Developing Secure Applications

For security, application developers focus on the realm connect call and its arguments. Complete this task, or use its steps as a checklist.

Prerequisites

The application developer and administrators have already coordinated to exchange security-related information and artifacts. See Coordination.

Procedure

  1. Coordinate for secure transports.
    Coordinate with administrators to specify secure transports. Record this administrative requirement on the Endpoint Coordination Form.
  2. Secure connections to FTL servers using HTTPS.
    In the realm connect call, specify HTTPS as the protocol in the serverURL argument.
    For example: 
      https://FTLsvr1:8585|https://FTLsvr2:8585|https://FTLsvr3:8585
  3. Authenticate clients to the FTL server.
    In the realm connect call, supply client credentials using the USERNAME and USERPASSWORD properties.

    The administrator must ensure that the user is in the authorization group ftl.

  4. Arrange trust in the FTL servers.
    The application must trust the FTL servers.

    Request the FTL server trust file from the administrator.

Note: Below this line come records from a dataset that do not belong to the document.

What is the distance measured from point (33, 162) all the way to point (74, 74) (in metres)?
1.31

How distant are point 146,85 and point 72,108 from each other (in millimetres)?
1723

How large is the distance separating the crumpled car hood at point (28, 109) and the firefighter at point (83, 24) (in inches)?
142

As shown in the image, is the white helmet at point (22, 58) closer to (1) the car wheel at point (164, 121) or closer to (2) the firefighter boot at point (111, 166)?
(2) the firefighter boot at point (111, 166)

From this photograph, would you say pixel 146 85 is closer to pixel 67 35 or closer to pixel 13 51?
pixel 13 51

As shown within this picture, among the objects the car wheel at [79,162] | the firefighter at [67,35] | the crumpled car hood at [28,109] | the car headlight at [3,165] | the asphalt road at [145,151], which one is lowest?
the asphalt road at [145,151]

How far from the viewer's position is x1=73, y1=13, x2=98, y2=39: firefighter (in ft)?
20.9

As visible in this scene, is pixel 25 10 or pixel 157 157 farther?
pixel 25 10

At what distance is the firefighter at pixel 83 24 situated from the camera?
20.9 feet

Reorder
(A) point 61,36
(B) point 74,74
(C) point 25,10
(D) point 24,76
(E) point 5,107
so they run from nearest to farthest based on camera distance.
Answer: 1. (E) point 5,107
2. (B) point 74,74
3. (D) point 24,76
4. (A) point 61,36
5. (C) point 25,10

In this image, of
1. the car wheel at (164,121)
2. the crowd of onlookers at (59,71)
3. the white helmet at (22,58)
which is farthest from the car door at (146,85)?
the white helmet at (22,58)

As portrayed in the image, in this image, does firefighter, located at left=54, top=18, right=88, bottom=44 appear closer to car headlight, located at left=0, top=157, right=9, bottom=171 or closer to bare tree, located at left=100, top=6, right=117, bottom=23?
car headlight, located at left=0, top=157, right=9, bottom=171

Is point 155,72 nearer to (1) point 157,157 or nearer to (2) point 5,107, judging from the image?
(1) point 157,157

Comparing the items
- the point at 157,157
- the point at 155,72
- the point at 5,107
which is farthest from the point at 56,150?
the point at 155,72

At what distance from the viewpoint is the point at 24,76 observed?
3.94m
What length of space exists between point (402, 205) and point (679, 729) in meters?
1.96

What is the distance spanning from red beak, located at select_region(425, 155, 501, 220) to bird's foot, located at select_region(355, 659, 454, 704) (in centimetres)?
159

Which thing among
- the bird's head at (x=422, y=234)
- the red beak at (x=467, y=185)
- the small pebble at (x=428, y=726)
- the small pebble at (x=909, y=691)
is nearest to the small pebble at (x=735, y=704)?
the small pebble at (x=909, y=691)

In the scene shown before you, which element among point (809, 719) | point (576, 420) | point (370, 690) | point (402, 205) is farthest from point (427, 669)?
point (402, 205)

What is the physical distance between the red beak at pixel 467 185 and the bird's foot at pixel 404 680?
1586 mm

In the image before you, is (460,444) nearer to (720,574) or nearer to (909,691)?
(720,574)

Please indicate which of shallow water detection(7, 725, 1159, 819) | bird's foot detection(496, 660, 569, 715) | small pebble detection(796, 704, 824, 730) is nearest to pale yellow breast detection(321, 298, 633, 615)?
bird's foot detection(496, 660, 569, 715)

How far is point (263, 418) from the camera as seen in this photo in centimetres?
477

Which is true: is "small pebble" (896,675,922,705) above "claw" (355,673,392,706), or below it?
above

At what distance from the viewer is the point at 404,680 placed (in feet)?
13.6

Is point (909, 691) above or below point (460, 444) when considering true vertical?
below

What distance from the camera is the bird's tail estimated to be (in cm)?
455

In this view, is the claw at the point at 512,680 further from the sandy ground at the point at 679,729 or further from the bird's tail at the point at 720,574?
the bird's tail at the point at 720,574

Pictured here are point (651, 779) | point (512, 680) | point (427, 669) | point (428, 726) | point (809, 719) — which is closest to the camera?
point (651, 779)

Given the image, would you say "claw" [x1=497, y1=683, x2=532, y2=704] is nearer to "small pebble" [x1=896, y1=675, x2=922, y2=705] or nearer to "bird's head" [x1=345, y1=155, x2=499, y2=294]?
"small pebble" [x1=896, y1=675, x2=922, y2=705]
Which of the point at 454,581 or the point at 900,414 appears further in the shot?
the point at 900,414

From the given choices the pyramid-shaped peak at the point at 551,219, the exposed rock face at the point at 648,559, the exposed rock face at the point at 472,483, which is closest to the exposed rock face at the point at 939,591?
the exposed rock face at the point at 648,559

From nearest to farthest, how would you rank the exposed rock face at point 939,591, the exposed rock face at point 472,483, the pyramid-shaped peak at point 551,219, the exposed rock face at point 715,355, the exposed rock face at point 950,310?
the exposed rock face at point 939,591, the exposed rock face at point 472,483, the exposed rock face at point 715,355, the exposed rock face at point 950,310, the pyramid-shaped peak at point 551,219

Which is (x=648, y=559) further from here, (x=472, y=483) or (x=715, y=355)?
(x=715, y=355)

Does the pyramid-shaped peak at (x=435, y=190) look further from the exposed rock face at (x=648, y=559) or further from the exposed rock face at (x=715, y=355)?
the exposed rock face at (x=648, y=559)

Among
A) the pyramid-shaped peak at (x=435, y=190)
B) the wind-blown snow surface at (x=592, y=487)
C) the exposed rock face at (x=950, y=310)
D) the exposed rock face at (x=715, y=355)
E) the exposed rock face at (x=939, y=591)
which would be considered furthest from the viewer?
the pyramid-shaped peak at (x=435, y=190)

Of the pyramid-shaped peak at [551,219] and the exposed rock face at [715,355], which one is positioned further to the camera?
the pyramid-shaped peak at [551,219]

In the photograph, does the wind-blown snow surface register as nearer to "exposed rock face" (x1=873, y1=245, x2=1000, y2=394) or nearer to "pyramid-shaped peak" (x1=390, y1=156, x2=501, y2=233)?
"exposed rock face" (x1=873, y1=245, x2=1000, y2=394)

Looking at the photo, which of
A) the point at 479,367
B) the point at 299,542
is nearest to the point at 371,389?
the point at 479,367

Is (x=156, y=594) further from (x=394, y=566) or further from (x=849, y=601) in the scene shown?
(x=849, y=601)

    In the realm connect call, supply either the location of the trust file, or its contents as a string in PEM encoding. The following properties organize that information in the connect call:
    • TRUST_TYPE
    • TRUST_FILE
    • TRUST_PEM_STRING
    For details, see the API documentation.
  5. Verify authorization for requests.
    If the application responds to requests, verify that the requestor has authorization for the request.
    If a request is forwarded from an eFTL client, the _user field of each request message contains the requestor's user name. For details, see "User Field" in TIBCO eFTL Concepts.